* Begin *
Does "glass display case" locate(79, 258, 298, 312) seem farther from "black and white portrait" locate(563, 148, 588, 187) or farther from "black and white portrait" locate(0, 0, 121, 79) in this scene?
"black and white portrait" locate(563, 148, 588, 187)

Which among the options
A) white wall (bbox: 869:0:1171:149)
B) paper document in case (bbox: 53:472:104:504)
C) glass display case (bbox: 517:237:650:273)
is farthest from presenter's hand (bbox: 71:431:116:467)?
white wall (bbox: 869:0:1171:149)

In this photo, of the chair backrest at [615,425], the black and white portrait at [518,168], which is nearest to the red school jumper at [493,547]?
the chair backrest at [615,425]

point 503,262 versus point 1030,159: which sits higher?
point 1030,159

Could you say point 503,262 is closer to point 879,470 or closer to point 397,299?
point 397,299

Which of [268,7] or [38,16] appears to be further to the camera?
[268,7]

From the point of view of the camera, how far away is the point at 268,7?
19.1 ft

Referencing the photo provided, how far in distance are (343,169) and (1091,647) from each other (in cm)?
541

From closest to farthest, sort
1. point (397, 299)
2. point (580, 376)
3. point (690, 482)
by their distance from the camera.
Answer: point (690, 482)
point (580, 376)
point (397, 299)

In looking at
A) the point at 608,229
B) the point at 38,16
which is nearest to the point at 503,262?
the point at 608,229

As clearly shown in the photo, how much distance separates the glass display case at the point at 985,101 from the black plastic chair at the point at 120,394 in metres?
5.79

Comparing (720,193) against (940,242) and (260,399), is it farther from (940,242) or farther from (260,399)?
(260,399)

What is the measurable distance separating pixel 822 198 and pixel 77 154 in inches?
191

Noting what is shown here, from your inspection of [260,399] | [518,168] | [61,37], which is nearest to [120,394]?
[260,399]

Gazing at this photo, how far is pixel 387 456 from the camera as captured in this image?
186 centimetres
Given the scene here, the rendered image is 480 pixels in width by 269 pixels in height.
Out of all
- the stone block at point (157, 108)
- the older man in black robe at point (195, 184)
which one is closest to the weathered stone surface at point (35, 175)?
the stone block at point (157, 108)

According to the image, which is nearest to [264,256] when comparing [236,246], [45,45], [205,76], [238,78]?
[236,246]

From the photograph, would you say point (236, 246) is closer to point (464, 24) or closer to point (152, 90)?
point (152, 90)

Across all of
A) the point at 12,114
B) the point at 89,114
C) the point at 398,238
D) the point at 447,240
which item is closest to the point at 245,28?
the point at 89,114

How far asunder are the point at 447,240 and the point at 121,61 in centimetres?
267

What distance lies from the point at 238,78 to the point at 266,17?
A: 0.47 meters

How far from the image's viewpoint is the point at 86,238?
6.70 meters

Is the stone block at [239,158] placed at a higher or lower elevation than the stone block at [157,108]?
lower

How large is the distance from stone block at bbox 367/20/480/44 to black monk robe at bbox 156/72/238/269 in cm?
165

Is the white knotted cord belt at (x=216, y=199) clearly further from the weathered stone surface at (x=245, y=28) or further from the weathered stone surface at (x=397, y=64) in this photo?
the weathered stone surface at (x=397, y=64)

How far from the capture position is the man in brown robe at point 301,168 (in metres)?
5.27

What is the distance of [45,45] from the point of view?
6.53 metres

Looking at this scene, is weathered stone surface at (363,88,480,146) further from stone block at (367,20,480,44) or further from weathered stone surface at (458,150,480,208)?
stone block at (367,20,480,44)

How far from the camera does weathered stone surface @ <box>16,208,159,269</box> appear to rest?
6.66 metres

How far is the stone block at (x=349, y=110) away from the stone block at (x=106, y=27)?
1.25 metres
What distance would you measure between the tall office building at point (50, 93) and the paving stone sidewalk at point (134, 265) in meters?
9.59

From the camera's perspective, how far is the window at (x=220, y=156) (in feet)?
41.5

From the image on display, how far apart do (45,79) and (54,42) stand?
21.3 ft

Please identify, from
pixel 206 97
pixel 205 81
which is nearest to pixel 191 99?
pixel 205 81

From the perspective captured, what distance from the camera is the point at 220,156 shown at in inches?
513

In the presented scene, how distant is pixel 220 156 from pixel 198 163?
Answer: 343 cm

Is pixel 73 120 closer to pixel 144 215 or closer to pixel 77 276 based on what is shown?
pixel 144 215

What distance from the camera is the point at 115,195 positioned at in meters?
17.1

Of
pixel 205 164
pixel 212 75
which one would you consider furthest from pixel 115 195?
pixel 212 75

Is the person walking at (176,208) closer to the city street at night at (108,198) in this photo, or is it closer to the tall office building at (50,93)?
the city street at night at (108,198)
* End *
- **WHAT IS ASKED**: Rewrite every line of the listing between the lines holding "Please identify, from" and "Answer: 343 cm", inclusive, keeping all other text as it is. Scale each number in the answers (the pixel coordinates and the distances) by 1.55, rounding to whole numbers with halves rounded up.

- **SOLUTION FOR THIS TASK**:
Please identify, from
pixel 206 97
pixel 205 81
which is nearest to pixel 191 99?
pixel 318 126

From the perspective captured, what distance from the camera is the point at 220,156 shown at in inches?
795

In the presented scene, how distant is pixel 220 156 from pixel 198 163?
Answer: 532 cm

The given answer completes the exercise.